嫁取りの夜の出来事
文化二年(1805)、成井村(現:志方町西志方)・喜右衛門の嫁取りの日の夜ことでした。
同村・友衛門の弟・小兵衛、喜左衛門の倅・平蔵、弥一郎の倅・甚助、十郎左衛門の弟・政四郎の四人の者が喜右衛門の弟・文吉に用があると、こともあろうに嫁取りの夜に押し寄せました。
そして、客に迷惑をかけました。
喜右衛門より、今夜は客人があり、今日のところはしばらく待ってくれと申したのですが、四人の者は聞き入れませんでした。

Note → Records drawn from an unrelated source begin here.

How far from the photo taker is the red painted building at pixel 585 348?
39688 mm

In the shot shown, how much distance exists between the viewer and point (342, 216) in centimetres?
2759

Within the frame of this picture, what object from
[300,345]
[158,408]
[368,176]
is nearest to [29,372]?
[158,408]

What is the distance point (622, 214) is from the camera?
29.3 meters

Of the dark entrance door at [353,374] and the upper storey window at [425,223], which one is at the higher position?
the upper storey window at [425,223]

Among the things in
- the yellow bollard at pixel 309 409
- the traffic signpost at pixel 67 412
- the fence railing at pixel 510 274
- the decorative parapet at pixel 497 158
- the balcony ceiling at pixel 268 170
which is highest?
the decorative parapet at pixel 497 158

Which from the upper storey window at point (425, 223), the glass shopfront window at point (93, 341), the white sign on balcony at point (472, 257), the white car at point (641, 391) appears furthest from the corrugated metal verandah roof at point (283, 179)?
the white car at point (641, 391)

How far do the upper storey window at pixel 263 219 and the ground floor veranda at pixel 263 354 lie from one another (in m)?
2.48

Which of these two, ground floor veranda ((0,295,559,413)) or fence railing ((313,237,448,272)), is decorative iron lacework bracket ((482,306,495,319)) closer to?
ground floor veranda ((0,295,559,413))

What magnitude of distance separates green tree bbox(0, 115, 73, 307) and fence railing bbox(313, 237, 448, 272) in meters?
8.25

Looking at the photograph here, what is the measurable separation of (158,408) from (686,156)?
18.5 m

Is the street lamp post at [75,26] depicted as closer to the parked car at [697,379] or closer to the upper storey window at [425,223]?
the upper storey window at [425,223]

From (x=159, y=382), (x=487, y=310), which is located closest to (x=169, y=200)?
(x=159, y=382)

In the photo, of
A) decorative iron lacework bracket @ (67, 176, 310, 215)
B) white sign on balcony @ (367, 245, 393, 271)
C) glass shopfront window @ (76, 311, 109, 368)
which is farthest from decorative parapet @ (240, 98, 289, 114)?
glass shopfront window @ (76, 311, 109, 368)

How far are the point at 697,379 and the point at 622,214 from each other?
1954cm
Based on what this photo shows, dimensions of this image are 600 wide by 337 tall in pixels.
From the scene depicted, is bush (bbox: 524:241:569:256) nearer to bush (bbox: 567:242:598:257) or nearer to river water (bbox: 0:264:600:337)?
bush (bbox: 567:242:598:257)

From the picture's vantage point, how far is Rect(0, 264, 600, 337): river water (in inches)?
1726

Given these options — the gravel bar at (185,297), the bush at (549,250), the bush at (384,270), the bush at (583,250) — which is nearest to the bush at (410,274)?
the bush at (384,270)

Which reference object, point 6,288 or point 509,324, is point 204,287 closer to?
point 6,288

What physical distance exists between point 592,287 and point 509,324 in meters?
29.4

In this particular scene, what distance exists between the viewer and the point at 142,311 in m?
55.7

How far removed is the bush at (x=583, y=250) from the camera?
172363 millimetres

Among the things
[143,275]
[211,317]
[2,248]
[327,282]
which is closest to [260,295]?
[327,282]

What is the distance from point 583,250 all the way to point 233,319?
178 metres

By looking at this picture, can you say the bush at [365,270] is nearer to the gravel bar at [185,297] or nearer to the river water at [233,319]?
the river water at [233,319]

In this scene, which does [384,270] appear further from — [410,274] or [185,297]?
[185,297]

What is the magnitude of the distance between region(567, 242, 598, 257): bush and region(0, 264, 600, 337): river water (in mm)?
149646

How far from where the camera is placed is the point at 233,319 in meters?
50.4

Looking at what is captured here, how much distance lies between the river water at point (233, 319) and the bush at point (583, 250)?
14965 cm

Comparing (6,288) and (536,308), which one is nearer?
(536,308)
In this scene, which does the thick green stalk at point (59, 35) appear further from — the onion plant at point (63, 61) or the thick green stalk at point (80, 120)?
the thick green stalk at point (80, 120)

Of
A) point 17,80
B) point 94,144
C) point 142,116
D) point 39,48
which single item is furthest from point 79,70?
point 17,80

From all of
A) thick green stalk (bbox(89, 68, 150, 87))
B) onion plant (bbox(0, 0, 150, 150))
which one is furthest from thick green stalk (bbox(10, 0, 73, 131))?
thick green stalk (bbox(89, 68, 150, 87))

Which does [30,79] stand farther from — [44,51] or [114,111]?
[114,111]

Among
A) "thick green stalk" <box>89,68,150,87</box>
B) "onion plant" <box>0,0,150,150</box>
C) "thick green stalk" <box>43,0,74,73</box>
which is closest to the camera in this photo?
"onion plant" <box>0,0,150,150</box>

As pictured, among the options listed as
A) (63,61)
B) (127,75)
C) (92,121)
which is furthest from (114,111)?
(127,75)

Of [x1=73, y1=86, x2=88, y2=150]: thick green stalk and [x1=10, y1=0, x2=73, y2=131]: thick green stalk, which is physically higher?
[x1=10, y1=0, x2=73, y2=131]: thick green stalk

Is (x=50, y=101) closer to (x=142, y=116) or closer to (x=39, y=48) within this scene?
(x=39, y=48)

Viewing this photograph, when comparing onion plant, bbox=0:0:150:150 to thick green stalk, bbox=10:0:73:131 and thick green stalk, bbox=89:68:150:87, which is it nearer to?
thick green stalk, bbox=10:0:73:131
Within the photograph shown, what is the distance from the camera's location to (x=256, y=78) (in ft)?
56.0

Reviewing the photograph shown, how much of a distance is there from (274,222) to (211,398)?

そこで、喜右衛門から庄屋の利右衛門へ届け出、組頭・五人組を立ち会わせて、庄屋から「今夜のところは引き取りなさい」と説得したのですが聞き入れません。
しかたなく、原村の庄屋に助けを求めたところ、ようやくその場を引き取りました。
四人と文吉は手鎖(てぐさり)
後日、喜右衛門は、上記の四人を相手取り取り調べの願い書をよこしました。
さっそく、四人の者を呼び出し、原村の庄屋立ち会いで四人を取り調べました。
その時、喜右衛門の兄弟・並びに四人の言い分を聞き、また五人組頭・平兵衛の意見もききました。
それを、お役所の塩沢甚内様へ差し出しました
塩沢様より五月に吟味するので、その間四名および文吉を他の場所で謹慎させるよう仰せつかりました。
しかしながら、喜左衛門の倅・平蔵は決められた場所に謹慎しておらず調べが引き延ばされました。
今度は、お代官様・山田義太夫様がお調べになることになりましたが、その時も平蔵はいませんでした。
さがし、家に連れて帰りました。
平蔵は余りにも不埒でした。
喜右衛門は手鎖(てぐさり・手錠の刑)、そして四人並びに文吉に手鎖の刑がありました。
役所で、いろいろ調べられ八月二十八日判決が下りました。
五人(四人と文吉)は、家から出ではならない謹慎(押込め)と決まりました。